* Tekstfragment *
·····

Gepubliceerd op vrijdag 27 oktober 2017
IEF 17216
Rechtbank Midden-Nederland ||
22 sep 2017
Rechtbank Midden-Nederland 22 sep 2017, IEF 17216; ECLI:NL:RBMNE:2017:5061 (uitvaartondernemer tegen uitvaartbegeleider), https://www.ie-forum.nl/artikelen/uitvaartbegeleider-maakt-inbreuk-op-handelsnaam-puur

Uitvaartbegeleider maakt inbreuk op handelsnaam "Puur"

Vzr. Rechtbank Midden-Nederland 22 september 2017, IEF 17216; ECLI:NL:RBMNE:2017:5061 (Uitvaartverzorging Puur) Inbreuk handelsnaam. Eiser begeleidt en verzorgt uitvaarten vanaf 2010 en vordert dat gedaagden elk gebruik van de aanduiding "Puur" in hun handelsnamen of anderszins staken. Gedaagde houdt zich bezig met stervens-, uitvaart- en rouwbegeleiding vanaf oktober 2016. Beide handelsnamen bestaan uit drie woorden en beginnen met het woord "Puur". De voorzieningenrechter constateert dat puur het kenmerkende bestanddeel van beide handelsnamen is, de overige woorden zijn zuiver beschrijvend. Partijen verschillen van mening of zij precies dezelfde activiteiten verrichten, maar vastgesteld moet worden dat zij in ieder geval overlappende activiteiten hebben, namelijk uitvaartverzorging. Gelet op de overlap in activiteiten en werkgebied acht de voorzieningenrechter aannemelijk dat het gevaar bestaat dat het publiek vanwege de geringe afwijkingen tussen beide handelsnamen, de ondernemingen met elkaar zal verwarren. Gedaagde maakt met haar handelsnaam inbreuk op de handelsnaam van eiser en moet binnen vier weken de aanduiding "puur" in hun handelsnaam staken.  

4.4. Het kenmerkende bestanddeel van beide handelsnamen is het woord “ puur ”. Niet alleen omdat de handelsnamen daarmee beginnen, maar ook omdat de overige woorden van de handelsnaam zuiver beschrijvend van aard zijn. Gedaagde heeft gesteld dat hetzelfde geldt voor het woord puur , maar de voorzieningenrechter volgt haar daarin niet. Dit woord komt maar in een beperkt deel van de handelsnamen van uitvaartorganisaties voor (4 à 5, en dan over het land verspreid). Het kan zijn dat meer uitvaartorganisaties op hun websites het woord “ puur ” gebruiken, maar dat betekent niet dat klanten, die maar in beperkte mate met uitvaartorganisaties te maken hebben, dit woord zo sterk associëren met dergelijke organisaties dat het beschrijvend van aard is geworden.

·····

* Aangeleverde regels *
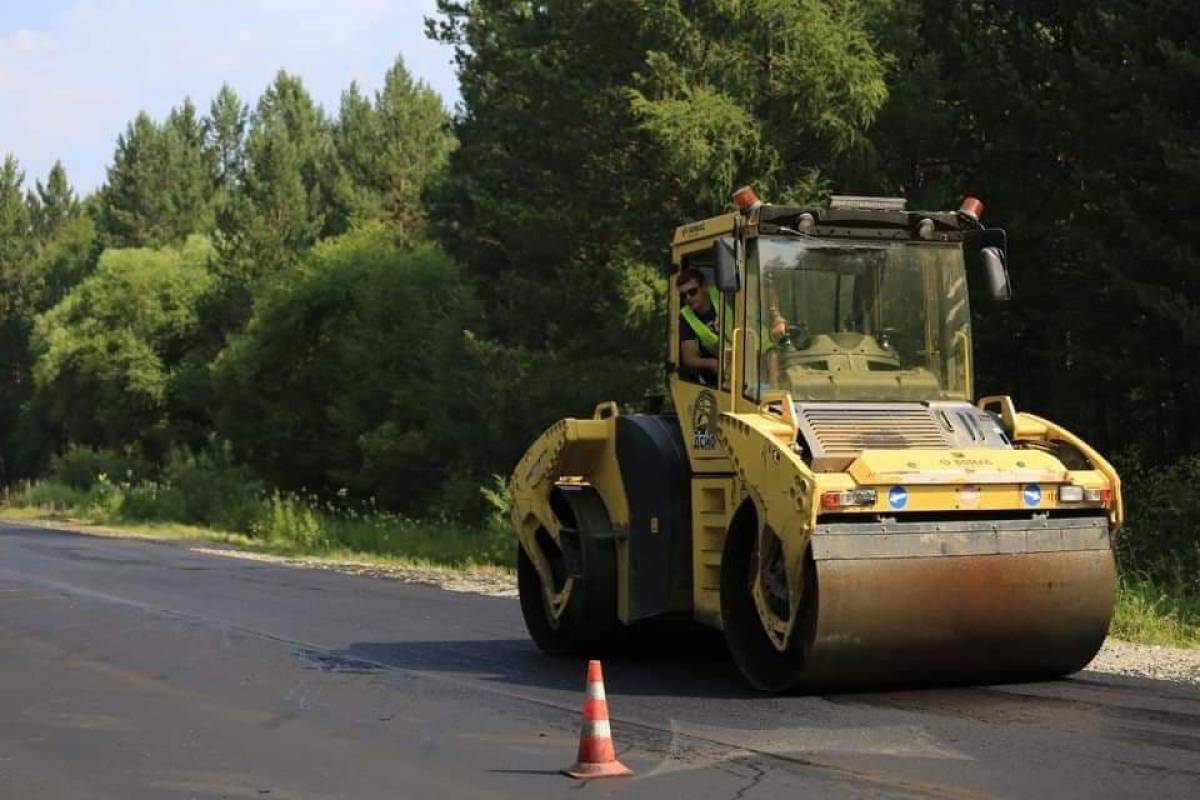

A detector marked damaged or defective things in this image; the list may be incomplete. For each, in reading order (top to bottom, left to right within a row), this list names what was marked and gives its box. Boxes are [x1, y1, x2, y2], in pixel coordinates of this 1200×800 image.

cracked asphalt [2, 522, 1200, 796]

·····

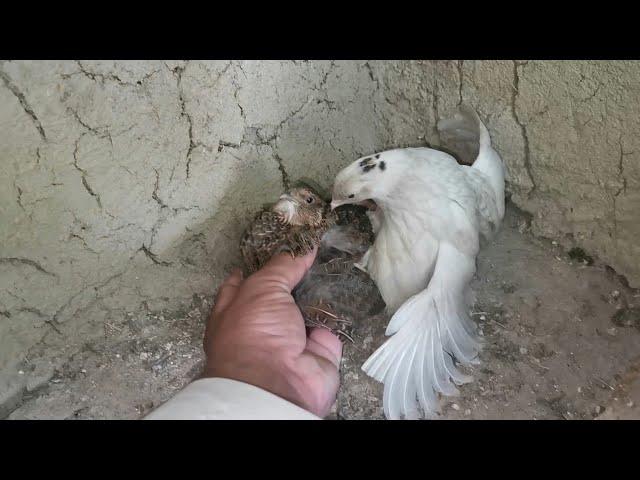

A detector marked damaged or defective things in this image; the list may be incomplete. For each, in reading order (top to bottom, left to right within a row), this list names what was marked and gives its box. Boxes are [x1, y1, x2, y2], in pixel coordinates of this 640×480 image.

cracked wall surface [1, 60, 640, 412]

·····

* Opdrachten *
**a.** Beantwoord met behulp van het tekstfragment de volgende vragen.
(i) Sinds welk jaar begeleidt en verzorgt eiser uitvaarten?
(ii) Binnen welke termijn moet gedaagde de aanduiding "puur" in de handelsnaam staken?
(iii) In hoeveel handelsnamen van uitvaartorganisaties komt het woord puur volgens punt 4.4 voor?
**b.** Geef bij elke bewering aan of die klopt met het tekstfragment. Antwoord met ja of nee en citeer de woorden uit de tekst die de doorslag geven.
(i) Gedaagde houdt zich sinds oktober 2016 bezig met stervens-, uitvaart- en rouwbegeleiding.
(ii) De voorzieningenrechter gaat mee in de stelling van gedaagde dat ook het woord puur beschrijvend is.
(iii) Beide handelsnamen bestaan uit vier woorden.

* Uitwerkingen *
**a.**
(i) Sinds 2010.
(ii) Binnen vier weken.
(iii) In 4 à 5 handelsnamen, verspreid over het land.

**b.**
(i) Ja: "Gedaagde houdt zich bezig met stervens-, uitvaart- en rouwbegeleiding vanaf oktober 2016."
(ii) Nee: "maar de voorzieningenrechter volgt haar daarin niet"
(iii) Nee: "Beide handelsnamen bestaan uit drie woorden"